Required work: None of the pictures should be copied, though every line of the listing must be printed exactly.

Data:
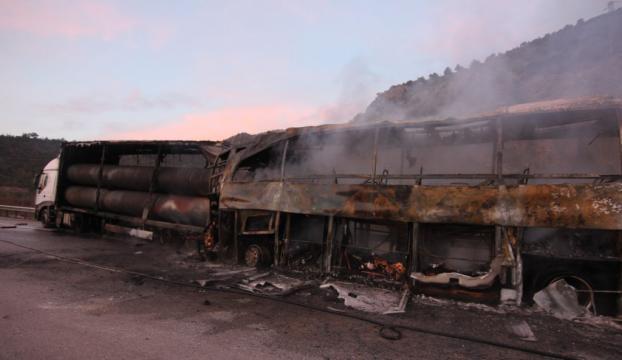 Çorumda tıra çarpan yolcu otobüsü alev aldı: 13 ölü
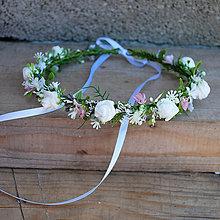 Ozdoby do vlasov - Venček s ružičkami, ružovými kvietkami a lístkami, na svadbu, prijímanie, biely, krémový - 12060629_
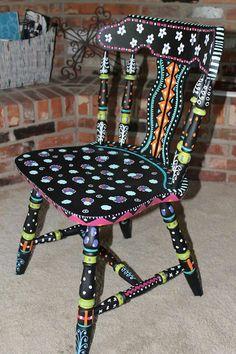 Funky painted chair...lubb de culars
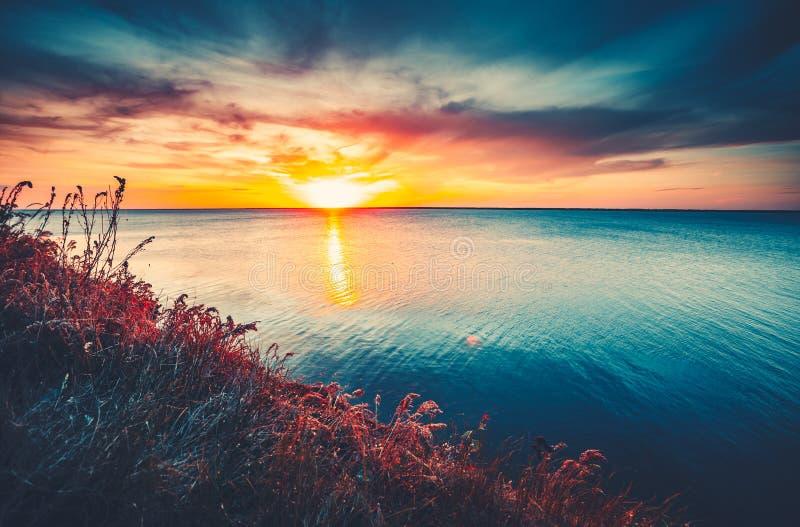Fond coloré et dramatique d'océan de ciel de coucher du soleil photo libre de droits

Answer space:
 Çorumda tıra çarpan yolcu otobüsü alev aldı: 13 ölü
 Ozdoby do vlasov - Venček s ružičkami, ružovými kvietkami a lístkami, na svadbu, prijímanie, biely, krémový - 12060629_
 Funky painted chair...lubb de culars
Fond coloré et dramatique d'océan de ciel de coucher du soleil photo libre de droits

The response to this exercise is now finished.